PAP/EPA / DIEGO AZUBEL

Fatalny początek GP Chin. Treningi odwołane przez deszcz

Rafał Lichowicz

Kierowcy Formuły 1 wynudzili się podczas piątkowych treningów przed GP Chin. Z powodu opadów deszczu nie było możliwości rozegrania drugiej popołudniowej sesji.

Podczas porannego treningu dyrektor wyścigów FIA, Charlie Whiting pozwolił kierowcom pokonać ledwie kilka okrążeń. Przez dłuższy czas nad torem wisiała jednak czerwona flaga z powodu fatalnych warunków, które uniemożliwiały pracę helikoptera medycznego.

Zespoły w nadziei oczekiwały więc na kolejną sesję, by przygotować nowe bolidy do dobrze znanego sobie obiektu w Szanghaju. Niestety podczas drugiego treningu ani razu nad torem nie pojawiło się zielone światło.

Zawodnicy spędzili półtorej godziny na oczekiwaniach w garażach swoich zespołów. Jedyną atrakcją dla kibiców zgromadzonych na trybunach był wymarsz na tor Lewisa Hamiltona. Kierowca Mercedesa najpierw z aparatem w ręce robił sobie zdjęcia z fanami, a następnie podarował kilku z nich własnoręcznie podpisaną czapkę.

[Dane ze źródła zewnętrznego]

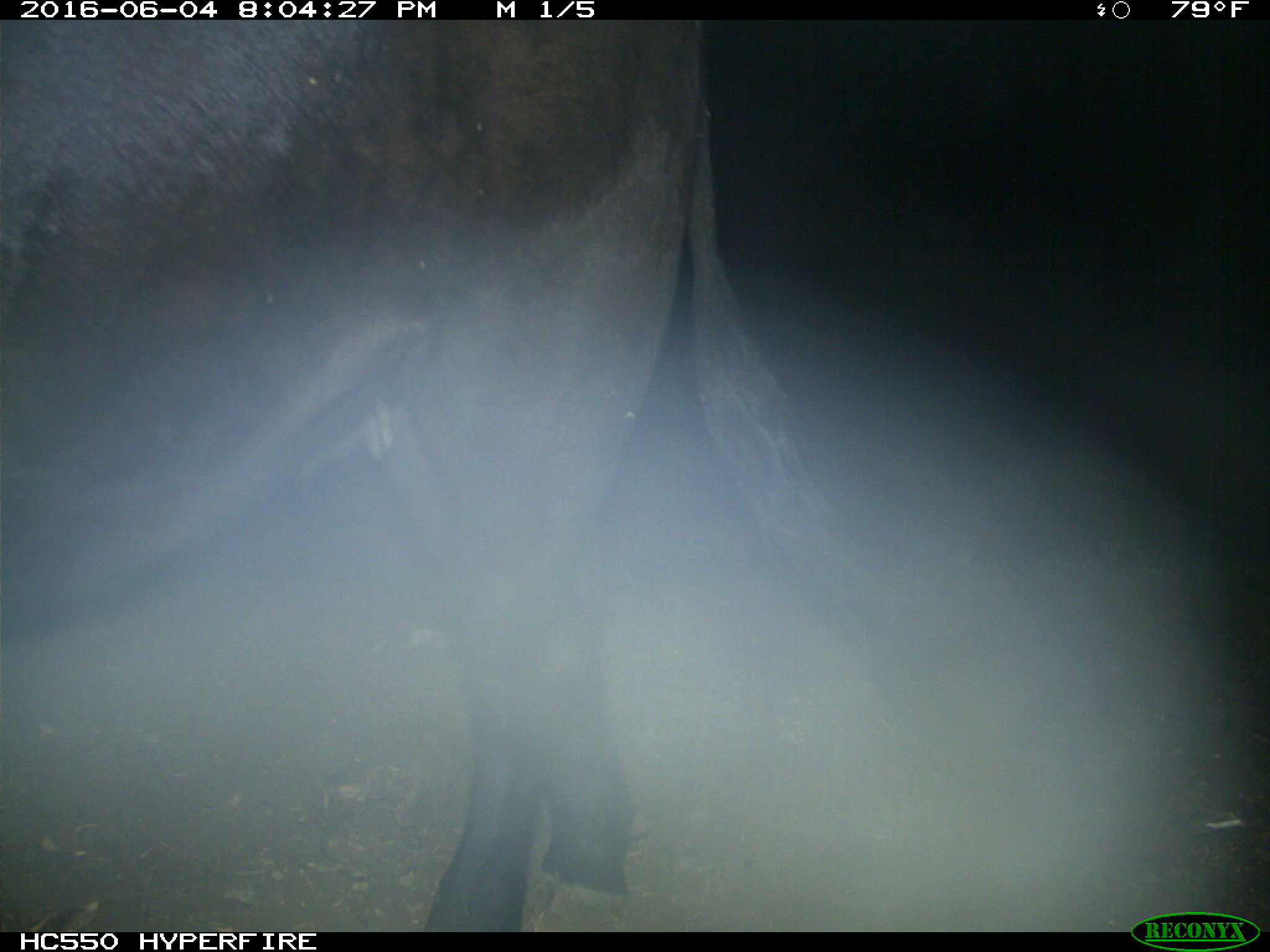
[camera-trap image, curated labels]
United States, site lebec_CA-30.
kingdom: Animalia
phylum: Chordata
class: Mammalia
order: Artiodactyla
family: Bovidae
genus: Bos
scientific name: Bos taurus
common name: domestic cow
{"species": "Bos taurus (domestic cow)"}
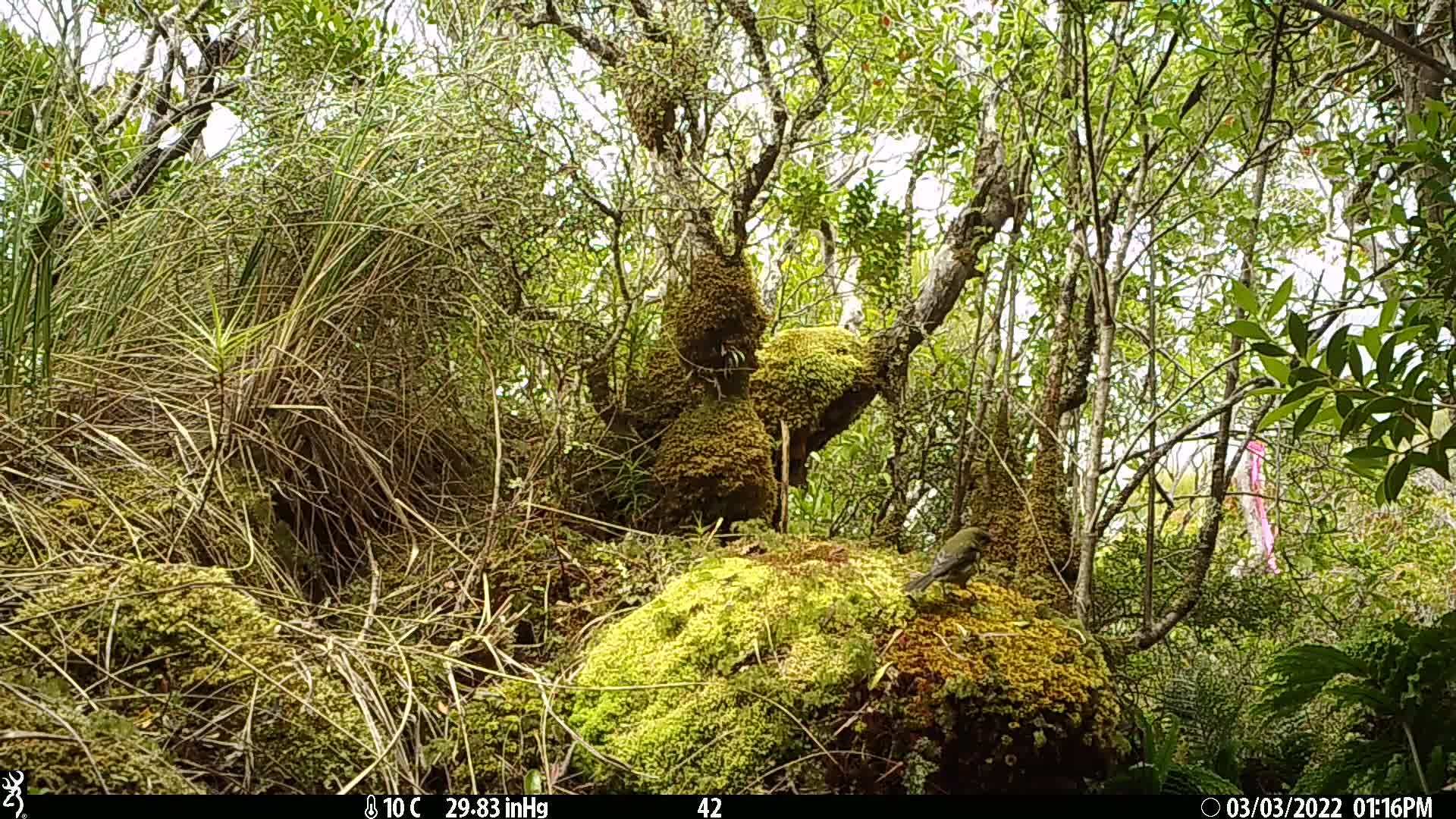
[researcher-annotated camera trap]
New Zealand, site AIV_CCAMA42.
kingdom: Animalia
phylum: Chordata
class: Aves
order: Passeriformes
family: Meliphagidae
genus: Anthornis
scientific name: Anthornis melanura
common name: new zealand bellbird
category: bellbird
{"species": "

ZOBACZ WIDEO #dziejesiewsporcie: ratował życie piłkarza. Dramatyczne sceny z meczu 

Jeśli pogoda będzie sprzyjać, to w sobotę zostanie rozegrana jedyna sesja treningowa przed kwalifikacjami. Oficjalnie została zaplanowana na godzinę 6 czasu polskiego. O 9 rozpocznie się walka o pola startowe. Niedzielny wyścig o GP Chin ruszy o 8:00.